Along with Shaw, there was Sean Applegate, Dan Hadenfeldt, Jason Schwab and a couple more special team dynamos.
So, there you go. 4 walkons from one class, who achieved championship level play and graduated, a couple with honors.

steve Jul 05 08

cvldfg,

The 5-2 is a run-stuffing unit. A fifth down lineman crowds the line of scrimmage which makes it that much harder to create space to run. Your "middle guard" was essentially your nose tackle, the TWO defensive tackles are like hybrid tackle/ends and the defensive ends are hybrid ends/linebackers. But you're sacrificing speed for power when you play the 5-2. You sacrifice a linebacker and add a lineman. That's why the 4-3 made Nebraska faster. You're getting a lighter (and therefore usually faster) player on the field. Similarly, "nickel" defenses take a linebacker off the field to add a defensive back to chase receivers.

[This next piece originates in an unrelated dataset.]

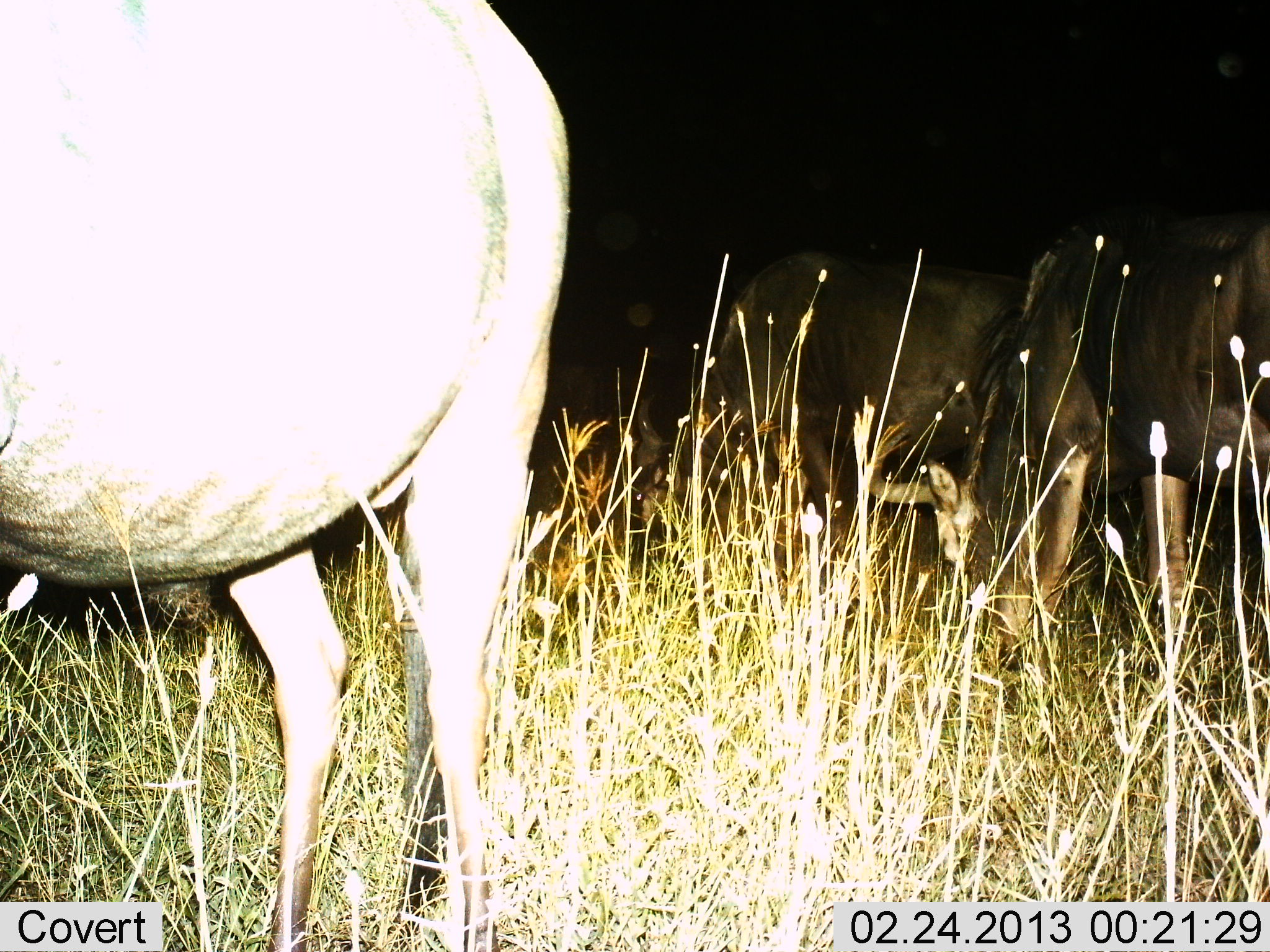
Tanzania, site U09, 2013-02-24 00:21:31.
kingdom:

The preference for the 5-2 had a lot to do with Oklahoma's option game. Despite Switzer's edge in the series, it actually fared pretty well in slowing a Sooner offense that usually put up 40 or 50 points. From 1978-1989, OU failed to score more than three touchdowns against Nebraska in any game. But OU's own 5-2 unit was pretty good at shutting down NU's offense in that span.

h jurtus,

I was going for the quality of the unit he played on and wins and losses. Success in a team sport is measured by the outcome (winning and getting defensive stops). Shanle was on the field for that non-tackling nightmare against CU in 2001 and the disaster season of 2002. Bradley got out before the hideous 2007 season but he still was on the field for a number of poor blackshirt outings in the Callahan era.